美を扱う者の在り方について

先日、AYOMOTの内定式を行いました。
今年は4人の新しい仲間が決まり、美容師としての人生を歩み始めるその瞬間に立ち会いながら、僕は一つのテーマを彼らに伝えました。

それは、
「技術より先に、在り方を磨いてほしい」
ということです。

式の中ではまず、「真・善・美」という普遍的な価値について話しました。これは、時代や国が変わっても揺らがない“美の軸”であり、AYOMOTが長く大切にしてきた考え方です 。
• 真 … 本質を見抜く姿勢
• 善 … 人に尽くす心
• 美 … 感性と調和で心を動かす力

内定者たちと「あなたが思う美しい瞬間はどんなときか?」というテーマでディスカッションを行いました。
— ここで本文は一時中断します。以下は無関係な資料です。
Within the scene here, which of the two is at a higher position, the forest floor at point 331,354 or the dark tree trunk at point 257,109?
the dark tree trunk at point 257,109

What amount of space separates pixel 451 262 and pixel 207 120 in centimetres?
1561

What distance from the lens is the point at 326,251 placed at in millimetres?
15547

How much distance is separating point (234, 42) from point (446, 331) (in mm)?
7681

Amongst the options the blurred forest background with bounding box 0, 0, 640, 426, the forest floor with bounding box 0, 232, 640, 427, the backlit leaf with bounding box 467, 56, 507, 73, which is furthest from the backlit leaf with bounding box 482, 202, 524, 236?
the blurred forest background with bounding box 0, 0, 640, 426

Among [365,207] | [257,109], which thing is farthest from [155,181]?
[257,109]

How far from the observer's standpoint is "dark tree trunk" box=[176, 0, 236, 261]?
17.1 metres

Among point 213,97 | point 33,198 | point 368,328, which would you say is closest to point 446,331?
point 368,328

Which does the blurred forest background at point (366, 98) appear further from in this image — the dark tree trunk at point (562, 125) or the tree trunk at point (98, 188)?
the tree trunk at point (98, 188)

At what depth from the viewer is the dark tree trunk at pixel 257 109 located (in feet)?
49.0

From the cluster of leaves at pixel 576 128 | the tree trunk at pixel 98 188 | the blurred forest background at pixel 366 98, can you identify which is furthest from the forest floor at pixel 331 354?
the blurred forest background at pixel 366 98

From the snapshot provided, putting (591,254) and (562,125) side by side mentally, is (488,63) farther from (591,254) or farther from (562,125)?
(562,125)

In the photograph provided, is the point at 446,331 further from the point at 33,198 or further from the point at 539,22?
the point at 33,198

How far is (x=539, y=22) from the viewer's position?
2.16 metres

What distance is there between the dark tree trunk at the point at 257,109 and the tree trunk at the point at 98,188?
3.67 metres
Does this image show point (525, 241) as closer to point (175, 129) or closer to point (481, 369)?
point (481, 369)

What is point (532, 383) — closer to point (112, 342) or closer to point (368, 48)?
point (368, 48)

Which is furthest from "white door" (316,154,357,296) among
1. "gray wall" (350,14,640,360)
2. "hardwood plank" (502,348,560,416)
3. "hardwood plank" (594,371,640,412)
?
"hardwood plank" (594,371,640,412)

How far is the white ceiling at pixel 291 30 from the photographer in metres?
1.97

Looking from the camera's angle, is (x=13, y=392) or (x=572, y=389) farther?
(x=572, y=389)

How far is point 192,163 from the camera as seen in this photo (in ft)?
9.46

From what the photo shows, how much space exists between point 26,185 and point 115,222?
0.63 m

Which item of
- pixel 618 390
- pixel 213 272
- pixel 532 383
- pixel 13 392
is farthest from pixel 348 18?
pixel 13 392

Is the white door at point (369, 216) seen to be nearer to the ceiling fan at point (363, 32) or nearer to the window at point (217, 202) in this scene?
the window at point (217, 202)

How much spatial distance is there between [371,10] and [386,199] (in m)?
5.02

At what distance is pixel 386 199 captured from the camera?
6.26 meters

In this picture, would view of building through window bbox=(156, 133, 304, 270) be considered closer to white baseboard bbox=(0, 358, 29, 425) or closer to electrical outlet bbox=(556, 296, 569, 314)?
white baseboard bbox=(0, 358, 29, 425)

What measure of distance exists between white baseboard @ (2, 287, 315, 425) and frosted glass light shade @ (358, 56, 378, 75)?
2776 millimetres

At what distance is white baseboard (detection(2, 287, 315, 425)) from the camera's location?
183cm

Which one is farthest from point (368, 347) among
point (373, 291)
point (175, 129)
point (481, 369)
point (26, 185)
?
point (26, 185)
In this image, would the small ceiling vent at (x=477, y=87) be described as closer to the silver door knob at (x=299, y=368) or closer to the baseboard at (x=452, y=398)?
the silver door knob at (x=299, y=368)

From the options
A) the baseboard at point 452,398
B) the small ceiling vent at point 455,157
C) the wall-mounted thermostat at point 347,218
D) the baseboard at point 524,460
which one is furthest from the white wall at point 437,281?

夕日のグラデーションやガラスの透明感、曲線のフォルムなど、様々な「美しい瞬間」が挙がりました 。その一つひとつには共通点がありました。

それは、美とは「感情を動かす力」だということです。

美容師の仕事は、髪を切ることでも、色を塗ることでもありません。
本質はその先にある、気分を変えることです。
つまり美容師とは、技術者である前に 「空気を変えられる存在」であるべきだと僕は思っています。

でも現実を見渡すと、上手い美容師は世の中にいくらでもいます。
では、なぜ一部の美容師だけが選ばれ続けるのか。

その差を決めるのは、技術ではなく理念です。
• 自分はなぜ美容師なのか
• 何のために美を扱うのか
• どんな未来をつくりたいのか

ここが言語化されている美容師は、迷わない。ブレない。折れない。
逆に理念を持たずに技術だけを積み上げても、信用は深まらない。
僕は育成の現場に長くいて、このことを痛いほど見てきました。

だからAYOMOTは在り方から育てるサロンであり続けています 。
僕たちがニューヨークでの挑戦や文化発信に力を注ぐのも、美容が世界で戦える仕事だと本気で信じているからです 。

技術はあなたの手を動かします。
でも理念は、あなたの人生を動かします。

毎日練習を重ねている美容学生のあなたに、ひとつだけ問いを届けたい。

「私は美容師として、何を成し遂げたいのか?」

この問いを持ち続けるだけで、美容師としての未来は変わります。
美を扱う者の在り方は、技術ではなく理念から始まる。
その事実を内定式を通じて改めて確信しました。

理念で立ち、技術で戦える美容師が増えたとき、美容の未来はもっと豊かで面白くなる。
その一歩を踏み出す仲間が増えることを、僕は楽しみにしています。